A snapshot of present-day China depicts an unwieldy economy, fraught with cronyism, a lack of transparency, and a variety of social and environmental powder-kegs primed to explode after three-and-half decades of rapid industrialization. Through even the most rose-colored lens – taking into account significant increases not just to GDP, but also to per capita income and even the Human Development Index (Willis 2011:7) – it is tempting to agree with Prem Shankar Jha’s assessment of the Chinese Miracle as little more than “managed chaos” (2009).
Yet, China is in transition. A momentary glimpse does little to reveal the trajectory of what have undoubtedly been significant and lasting changes to Chinese economic life. Deng Xiaoping’s 1978 Reform-and-Opening Policy (改革开放) gave the green-light for profit-making endeavors, something openly chastised during the Mao era. In fact, Deng was twice purged during his predecessor’s reign for advocating pragmatism over class struggle and revolutionary ideology (Barnett and Clough 1986:1). But, Deng’s conviction outlived the Chairman, and his notion that socialism is not about shared poverty continues to drive Chinese economic practices in the twenty-first century.
For Deng and his successors, some people have to get rich first for everyone to eventually benefit. On the surface, this seems to echo Adam Smith’s view of the butcher, the brewer and the baker acting in their own self-interest to put food on the rest of our dinner tables (1776:1.2.2). However, from an ideological standpoint, the post-reform Chinese Communist Party (CCP) views capitalist development as a means to socialism. They appreciate what Mao failed to account for during the epic failures of The Great Leap Forward: Profit-making drives innovation.

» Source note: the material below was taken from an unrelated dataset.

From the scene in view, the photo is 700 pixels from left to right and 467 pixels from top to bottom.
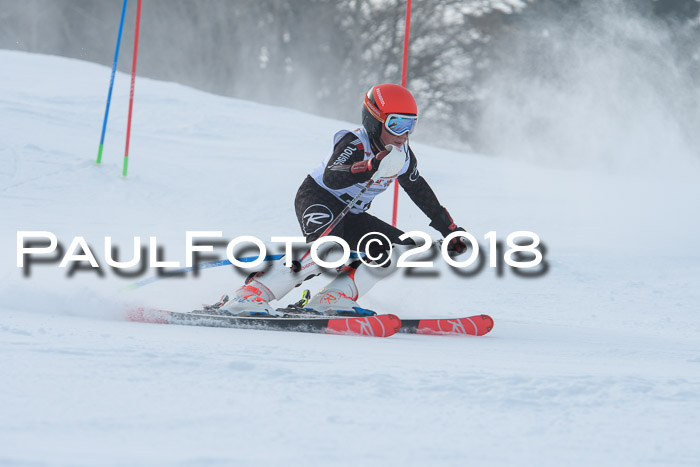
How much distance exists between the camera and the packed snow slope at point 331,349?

In China, unlike the USSR, the ideological shift did not accompany institutional collapse; the CCP led the transition (Hsu 2007:1). It is thus misguided to assume that China’s growth is a cheap reproduction of our own, driven solely by free-market ideals. It is still unclear how genuinely the CCP will adhere to its socialist endgame, given the high profitability of ongoing cronyism. Regardless, China clearly has big plans for itself. By allowing “the return of the god of wealth” (Ikels 1996), the CCP has tapped into the unrivaled productivity of a capitalist system. China may or may not overtake the US as the world’s #1 economy. But, since 2010 it’s been a solid second. That’s big, because we prize economic dominance. But, what if China’s growth leads it beyond the ideology by which we measure success? That’s much, much bigger, because even the most focussed image cannot reveal what it fails to capture.